By Todd Biderman and Jenny Munro
From Flowers in the Wall – download full chapter
What sorts of “truths” are included in “truth and reconciliation” and from whose perspective? In Tanah Papua we have the problem of a multi-dimensional conflict and a state that is very dedicated to controlling what is said about that conflict. It is worth considering how “non-truth” plays out in local reconciliation attempts and who or what institutions are defended or marginalized in this dynamic.
Tanah Papua has been the site of low-level, endemic conflict since the 1960s. Despite Indonesia’s efforts to eradicate Papuan nationalism, Indigenous aspirations for independence have persisted. The Free Papua Movement (OPM), a network of poorly armed fighters based in remote areas that has staged sporadic attacks on Indonesian forces, has gained much attention from Indonesian authorities. However, the OPM is only one of many groups that criticize Indonesian rule and draw attention to social injustices and human rights abuses. The vast majority of Papuans do not participate in any OPM-related activities and most are not in favour of violence as a means of achieving independence. More recently, organizations such as the West Papua National Committee (Komite Nasional Papua Barat, or KNPB) have put forth a vocal critique of Indonesian abuses, while the United Liberation Movement for West Papua (ULMWP) seeks to bring attention to political conditions in Papua on an international stage.

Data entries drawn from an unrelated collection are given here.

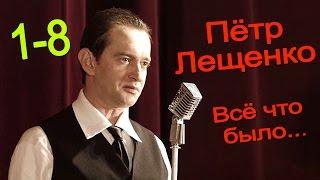 Пётр Лещенко. Всё что было 1-8 серия / Русские новинки фильмов #анонс Наше кино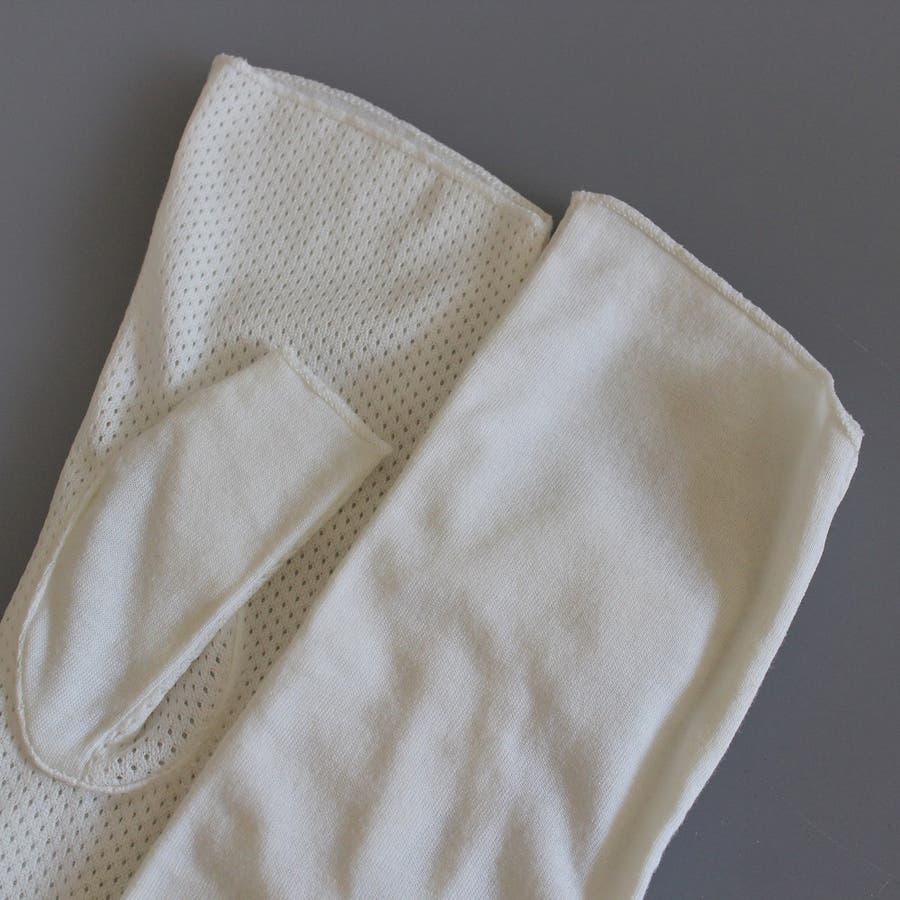 アームカバー UV手袋 < レディース UVカット手袋 アームカバー UV手袋 ショート スマホ 指切り 指なしUV対策紫外線対策グッズ 手袋 夏用 アームカバー 日焼け対策 日焼け防止 手 アームカバー レディース 誕生日 プレゼント 女性女友達ギフト> 2
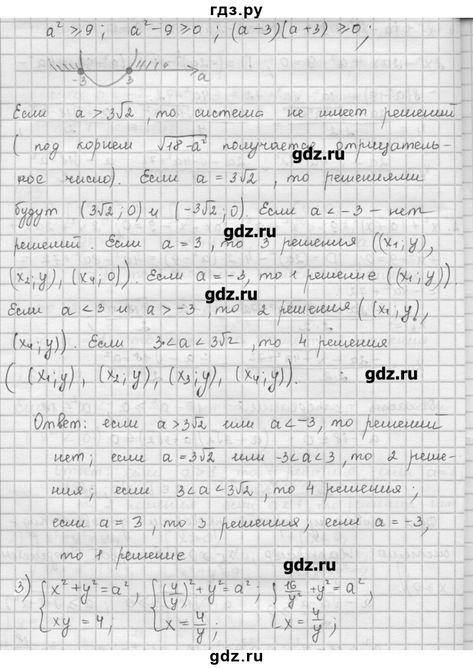 Готовые домашние онлайн задания по информатике класс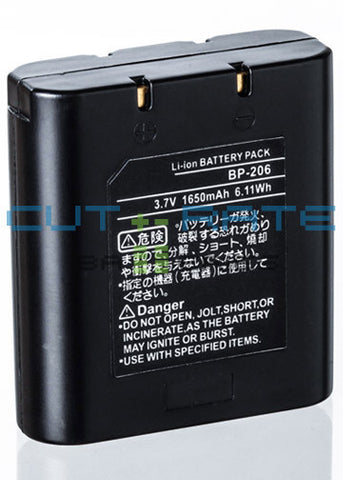 Icom IC-R3 Battery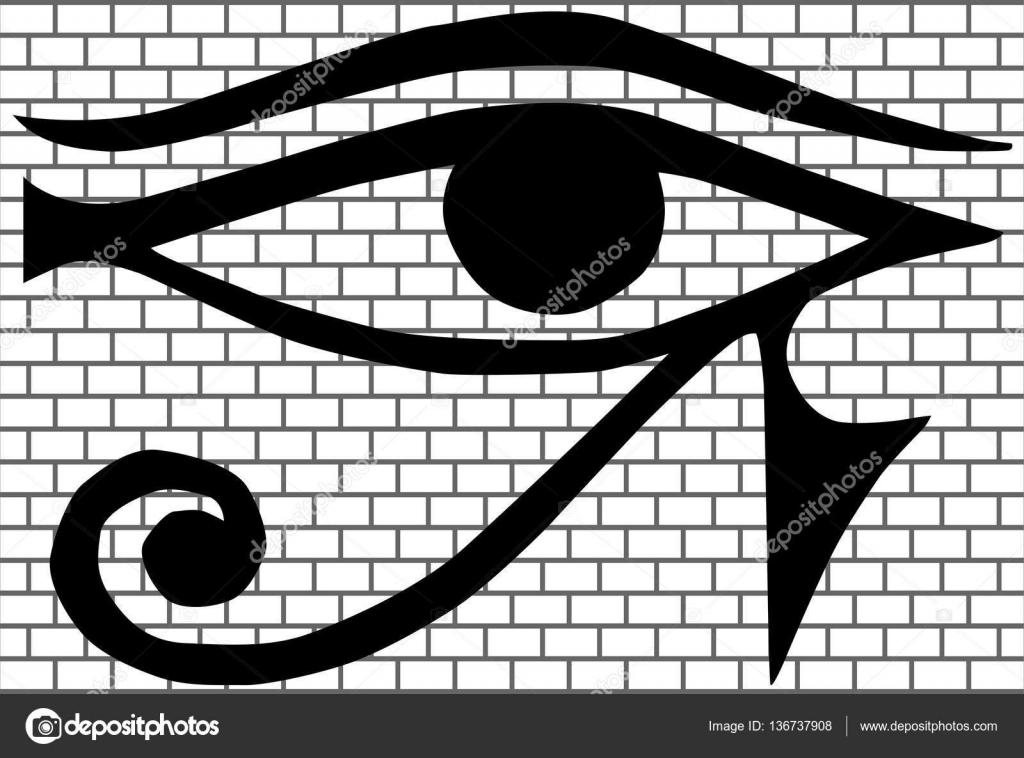 All Seeing Eye New World Order Vector Stock Vector Irusetka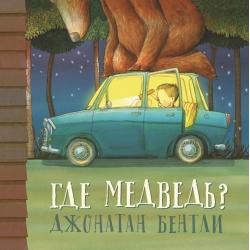 Где медведь?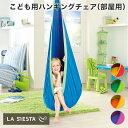 La Siesta JOKI/SALE 訳あり【箱破損】ラシエスタ ヨキ 子供用ハンギングチェア 1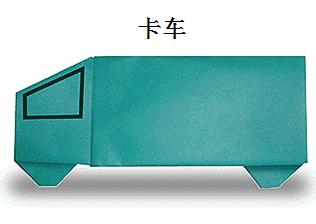 卡车的折纸和步骤图解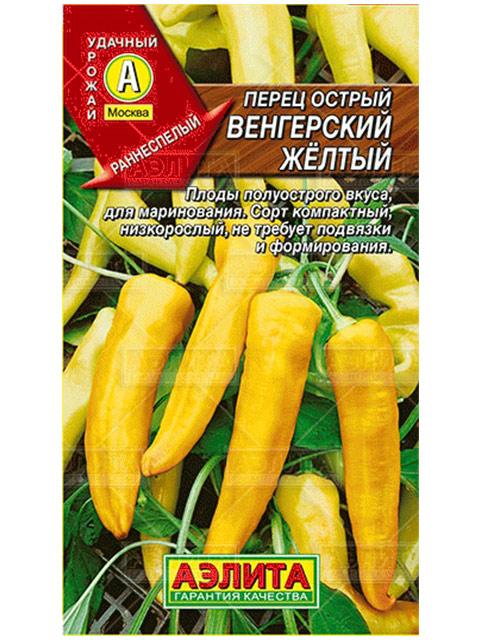 Перец острый Венгерский желтый ц/п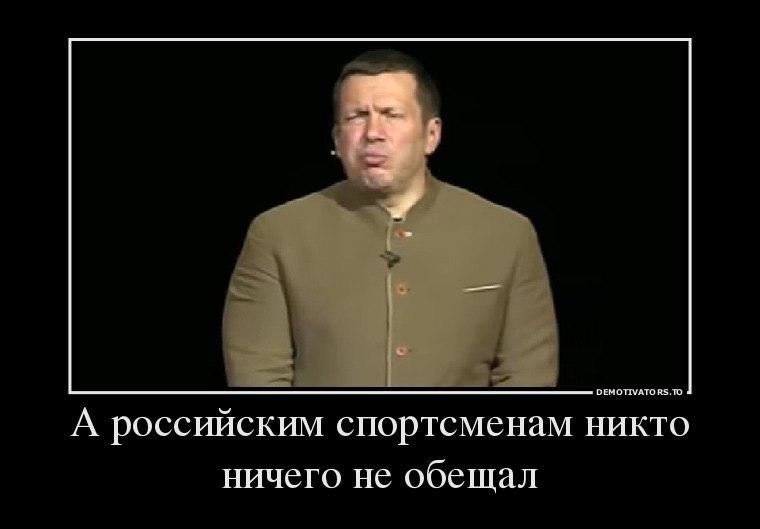 А российским спортсменам никто ничего не обещал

Politics in Tanah Papua is not reducible to the historical context by which Indonesia came to govern. Rather, Papuans critique the social, economic, environmental, and political conditions that have emerged under Indonesian rule. The Indonesian state, especially the police and military in Papua, has been intolerant of such criticisms. Criticism of Indonesian governance is branded as “treason,” suppressed through violence, murder, and intimidation, and often punished through arbitrary detention and imprisonment. There is denial about the actions of the military and police in Papua at the highest levels of Indonesian governance, and human rights violations have not been addressed. Indeed, truth, denial, secrets, and impunity are at the heart of the political conflict in Papua. Indonesian non-truth is central to Papuan experiences and grievances. Yet scholars have argued that non-truth is exceedingly common in approaches to conflict resolution throughout Indonesia, including in Papua, and even for community actors drawing on local understandings.
Still, for Papua, one question that arises is how non-truth as an approach is valued or enforced in response to incidents of state violence, even as Papuans and their supporters continue to criticize non-truth as a broad political practice of the Indonesian state because it denies history, rights, and current conditions.
In looking at the concept and practice of truth and reconciliation in Papua, we first acknowledge that Papuans and their supporters have been doing work that reflects the principles of truth and reconciliation in spite of ongoing conflict. Their work, as we discuss later, is mainly of local inspiration and derivation, but also reflects international connections and experiences.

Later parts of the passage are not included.